How does one go about launching a new loyalty programme?
Understanding what our customers want is one of the first steps. In 4Q2017, we did a quantitative study of 100,000 independent travellers across the globe.
And here’s a really interesting finding: they feel they get inconsistent recognition at independent hotels. Say, when they arrive, they’re asked ‘is this your first stay with us?’ when it’s their third.
Then we went to the GMs and owners and did a similar survey. Guess what, the first thing they said was they needed to improve recognition for their guests – they know they don’t know their own customers.
So tied to our loyalty programme is a new CRM that will create extremely valuable profiles of every guest. This will provide them with better service when they travel and stay with our members.

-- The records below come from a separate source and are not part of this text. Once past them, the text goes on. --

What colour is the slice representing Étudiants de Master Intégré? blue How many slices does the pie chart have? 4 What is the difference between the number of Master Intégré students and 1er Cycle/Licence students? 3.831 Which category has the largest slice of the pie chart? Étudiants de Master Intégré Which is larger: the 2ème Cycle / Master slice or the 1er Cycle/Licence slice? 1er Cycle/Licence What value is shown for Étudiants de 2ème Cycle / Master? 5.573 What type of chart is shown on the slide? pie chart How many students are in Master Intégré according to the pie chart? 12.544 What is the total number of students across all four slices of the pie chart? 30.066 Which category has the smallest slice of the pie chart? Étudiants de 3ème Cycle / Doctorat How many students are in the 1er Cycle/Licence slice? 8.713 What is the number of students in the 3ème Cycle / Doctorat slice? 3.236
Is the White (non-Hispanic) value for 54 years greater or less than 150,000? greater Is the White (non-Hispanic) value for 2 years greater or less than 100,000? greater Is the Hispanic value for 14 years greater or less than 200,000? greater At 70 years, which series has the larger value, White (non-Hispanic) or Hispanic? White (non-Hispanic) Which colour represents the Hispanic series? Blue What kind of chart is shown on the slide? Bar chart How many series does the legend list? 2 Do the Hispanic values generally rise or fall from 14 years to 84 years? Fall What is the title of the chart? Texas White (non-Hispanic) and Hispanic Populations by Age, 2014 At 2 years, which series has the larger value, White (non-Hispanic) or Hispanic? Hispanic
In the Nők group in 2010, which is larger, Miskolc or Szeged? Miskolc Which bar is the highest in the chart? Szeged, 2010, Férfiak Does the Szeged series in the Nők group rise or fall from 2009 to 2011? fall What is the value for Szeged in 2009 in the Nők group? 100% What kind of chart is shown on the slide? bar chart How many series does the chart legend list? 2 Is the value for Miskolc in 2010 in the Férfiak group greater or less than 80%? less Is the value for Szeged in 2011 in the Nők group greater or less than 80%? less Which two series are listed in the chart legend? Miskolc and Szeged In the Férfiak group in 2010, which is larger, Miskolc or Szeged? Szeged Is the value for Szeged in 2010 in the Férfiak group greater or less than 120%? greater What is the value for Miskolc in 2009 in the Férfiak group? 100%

We’re going to go back to the hotel, take three years of the customer history, and dedupe it. So instead of five times Santora (record), it becomes one, and that profile would say everything about me, not just where I’ve stayed – and that it’s not my first time at the hotel but third – but what my preferences are. We’re providing our members with technology that on their own, as independent hotels, will be expensive to have.
We’re still fine-tuning the programme and will roll it out in the fall, after the new WorldHotels website is launched this summer. There, too, the change won’t just be the skin of the website but an entirely different architecture. It will be fantastic from the functionality perspective, communications perspective and so on.